INSTRUCTIONS
(1) Print the passage of the Data Setup page from "## Write data from CSV" up to and including "display(data_path)".
(2) Decide whether each statement below agrees with the Data Setup page, answering yes or no and quoting the deciding words. (a) Files can be moved from the workspace to a UC volume using serverless compute. (b) The data read from the CSV file is saved as a Delta table. (c) Resource names may be edited in the config file before running.

SELECTED PASSAGE
========================================================================

# Data Setup



Run this cell to initialize resource names. You can edit resource names in the config file before running.

In [0]:
%run ./config

## Write data from CSV to schema to use with AI funcions

In [0]:
import pandas as pd
df = pd.read_csv('./data/synthetic_car_data.csv')
spark_df = spark.createDataFrame(df)
spark_df.write.format("delta").mode("overwrite").saveAsTable(f"{catalog_name}.{schema_name}.synthetic_car_data")

In [0]:
import os

current_dir = os.path.dirname(dbutils.notebook.entry_point.getDbutils().notebook().getContext().notebookPath().get())
data_path = f"file:/Workspace{current_dir}/data"
display(data_path)

spark.sql(f"CREATE VOLUME IF NOT EXISTS {catalog_name}.{schema_name}.`dip`")
dbutils.fs.cp(f"{data_path}/dip.png/", f"/Volumes/{catalog_name}/{schema_name}/dip")

## Write data from ZIP file to use with Agent Bricks 

### Approach #1: Clone and Move Data from GitHub

You need a classic compute cluster (not serverless) to move files from the workspace to a UC volume.


In [0]:
display(f"/Workspace{current_dir}/data/tech_support.zip")

In [0]:
import zipfile

# unzip file
with zipfile.ZipFile(f"/Workspace{current_dir}/data/tech_support.zip", 'r') as zip_ref:
    zip_ref.extractall(f"/Workspace{current_dir}/data/")

spark.sql(f"CREATE VOLUME IF NOT EXISTS {catalog_name}.{schema_name}.`tech_support`")

========================================================================

DATA LISTING
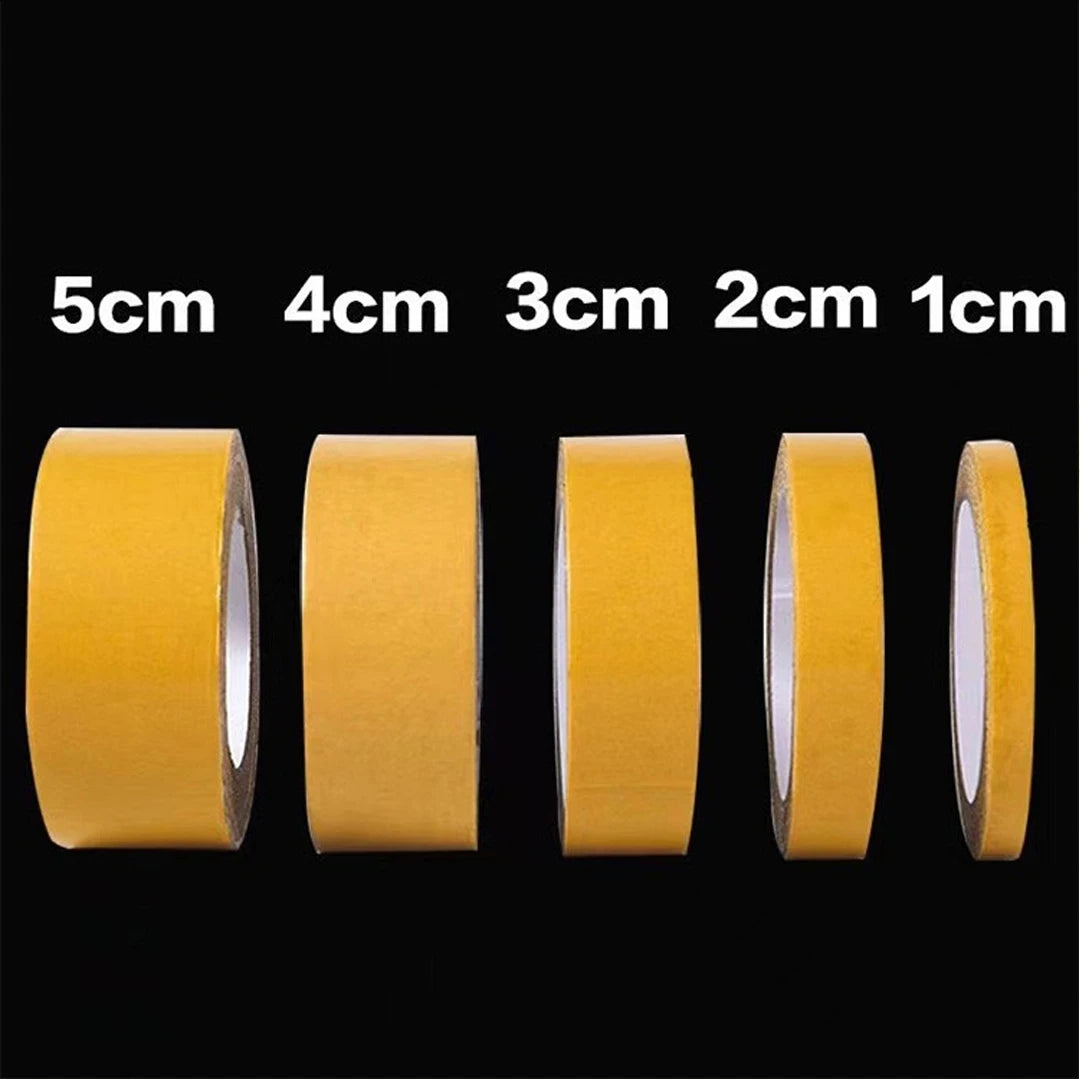 ruban adhésif jaune moderne grille tailles super résistant étanche sans trace 10m 20m 30mm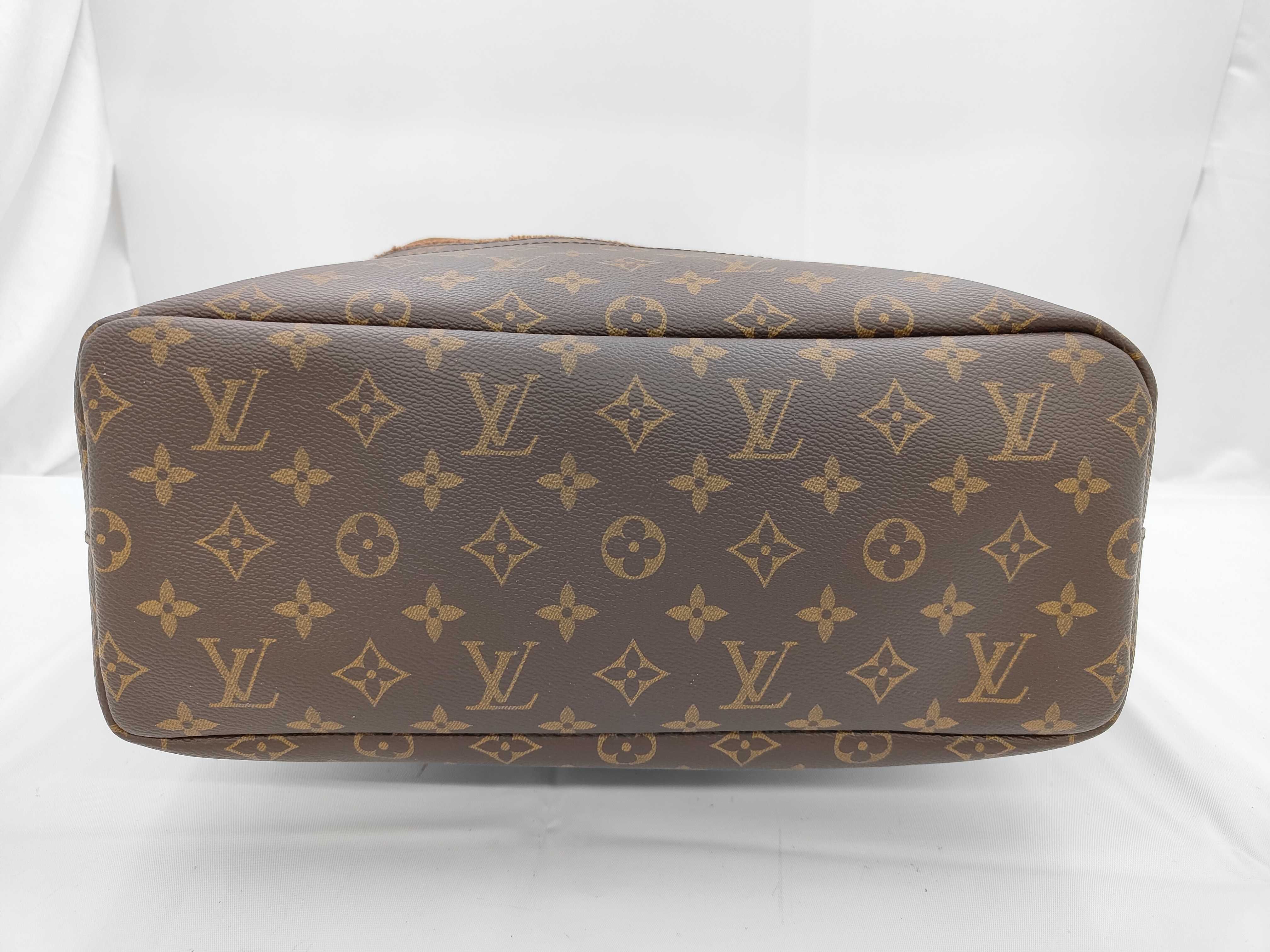 x Comme des Garçons Rei Kawakubo Collaboration Monogram With Holes M40279 Bag — view 5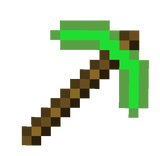Emerald Pickaxe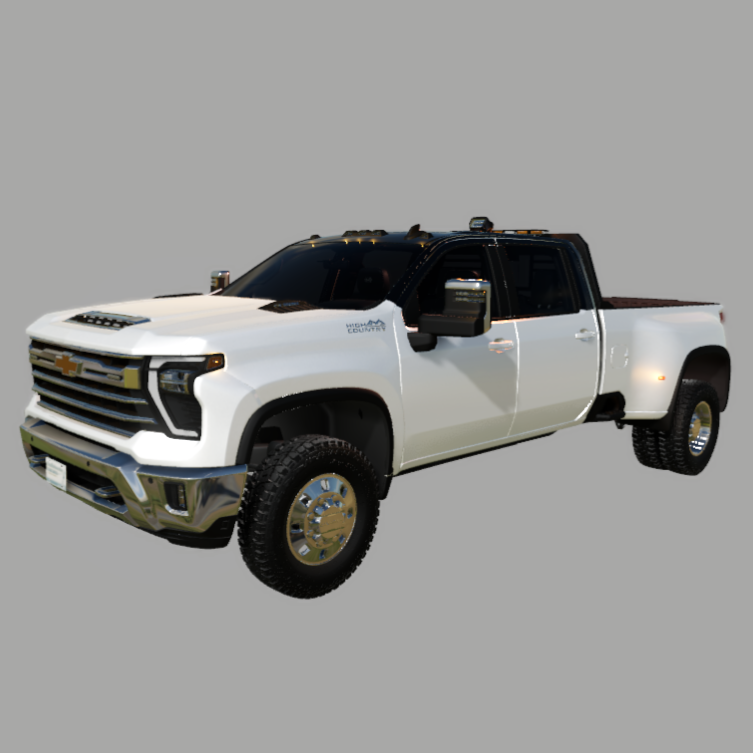 2026 Chevy 3500 HC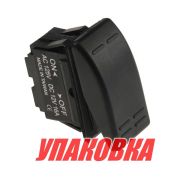 Переключатель двухпозиционный ON-OFF 12 В/16А 2Р (упаковка из 10 шт.)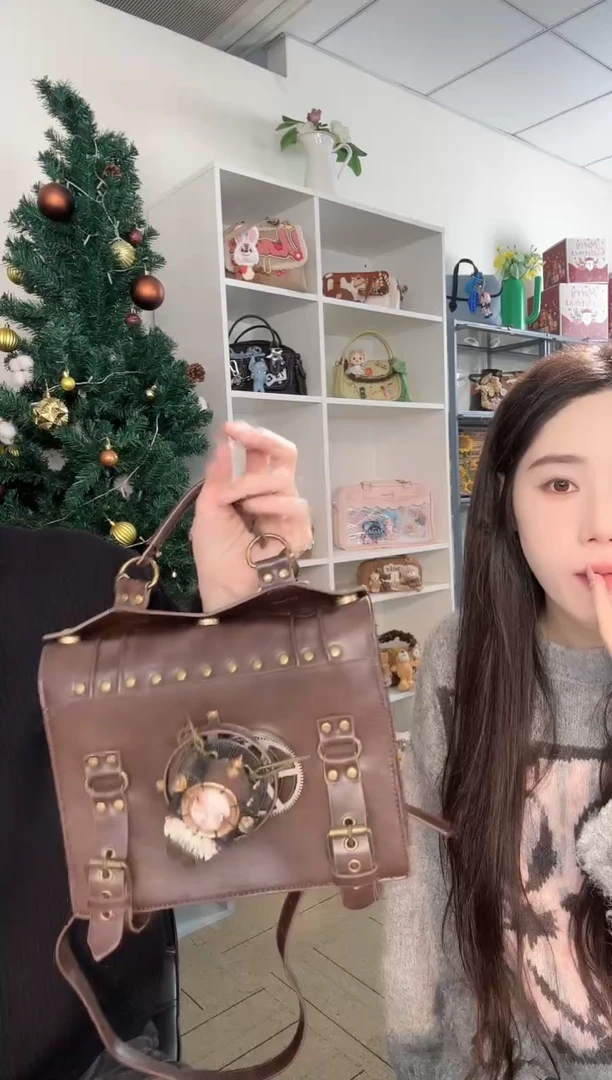 PU必灵手工潮包包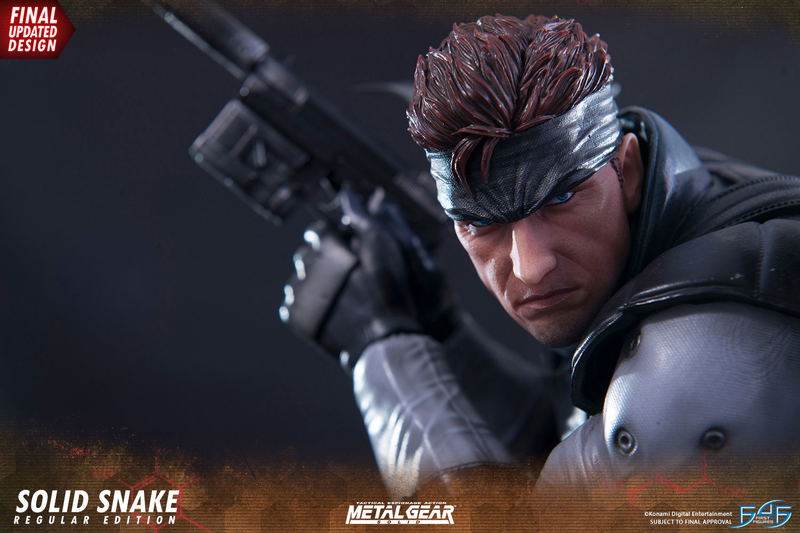 Metal Gear Solid Statue: Solid Snake image 8
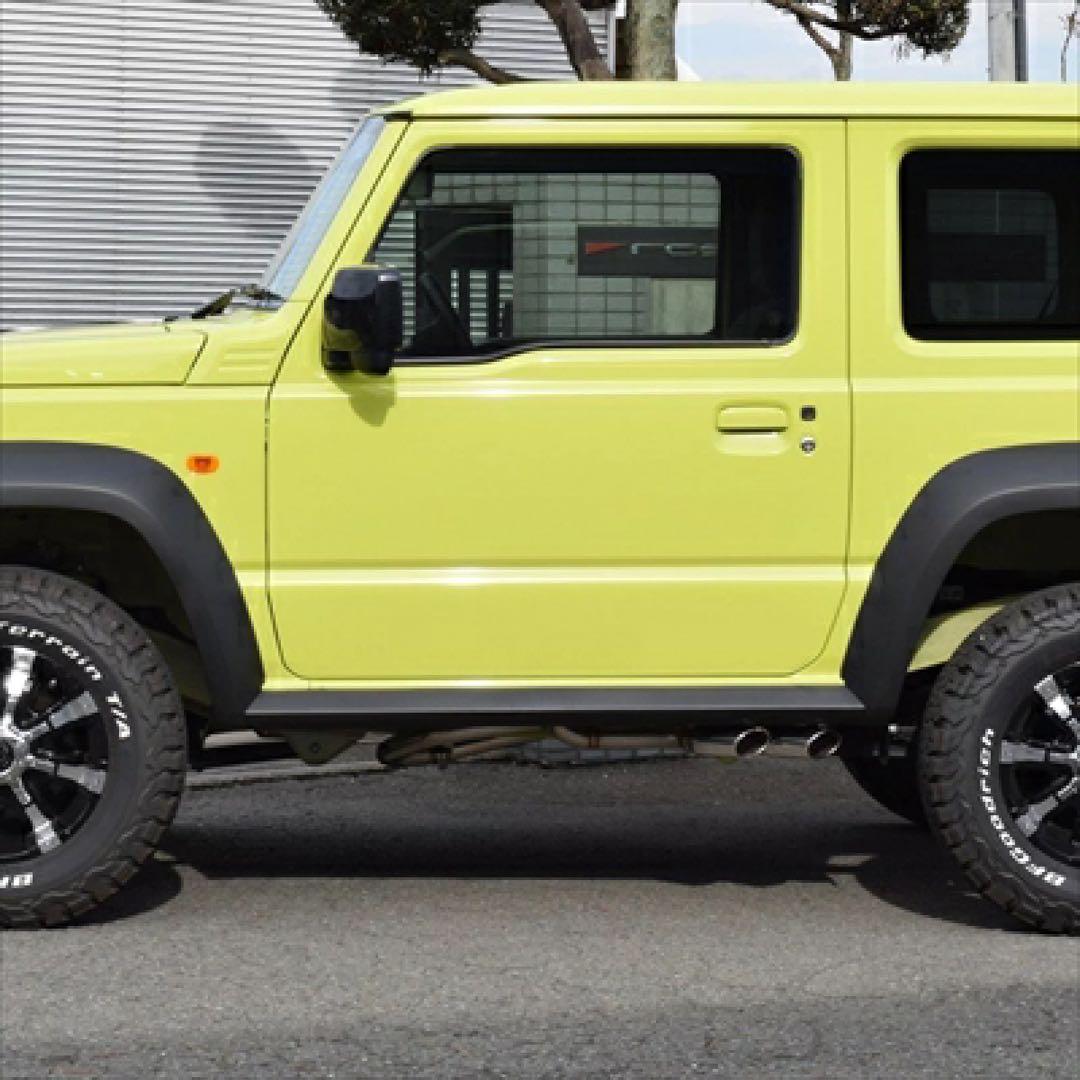 ロッソモデロ 新型 ジムニー JB64W JB74W サイド出し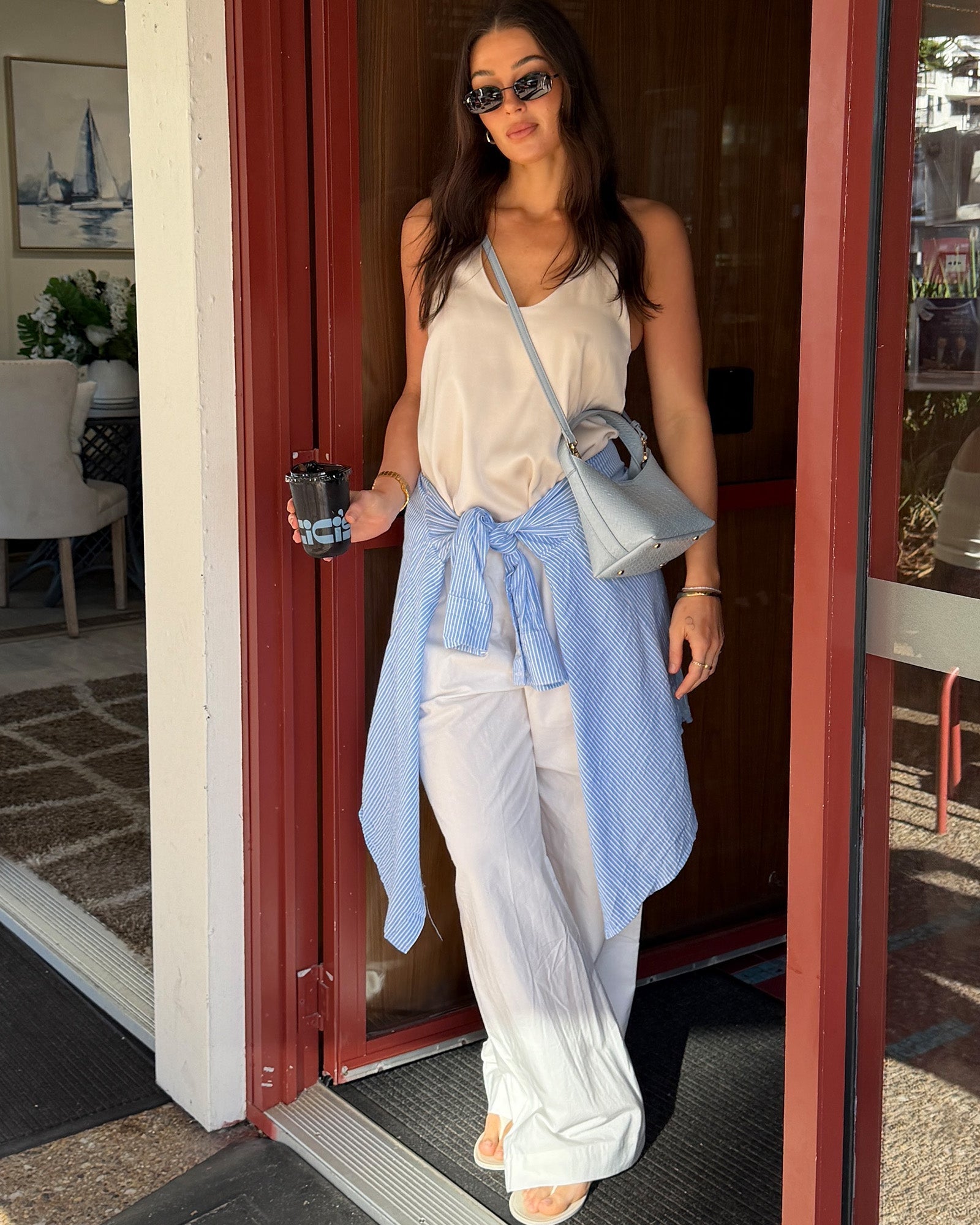 Lissy Crossbody Bag - Sky Blue - Pure Apotheca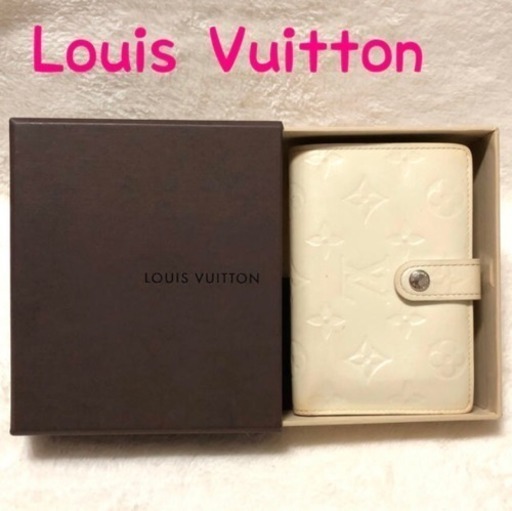 LOUIS VUITTON ルイヴィトン 財布 正規品 ヴェルニ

========================================================================

PROBLEM SOLUTIONS
(1)
## Write data from CSV to schema to use with AI funcions

In [0]:
import pandas as pd
df = pd.read_csv('./data/synthetic_car_data.csv')
spark_df = spark.createDataFrame(df)
spark_df.write.format("delta").mode("overwrite").saveAsTable(f"{catalog_name}.{schema_name}.synthetic_car_data")

In [0]:
import os

current_dir = os.path.dirname(dbutils.notebook.entry_point.getDbutils().notebook().getContext().notebookPath().get())
data_path = f"file:/Workspace{current_dir}/data"
display(data_path)

(2)
(a) No: "You need a classic compute cluster (not serverless) to move files from the workspace to a UC volume."
(b) Yes: "spark_df.write.format("delta").mode("overwrite").saveAsTable"
(c) Yes: "You can edit resource names in the config file before running."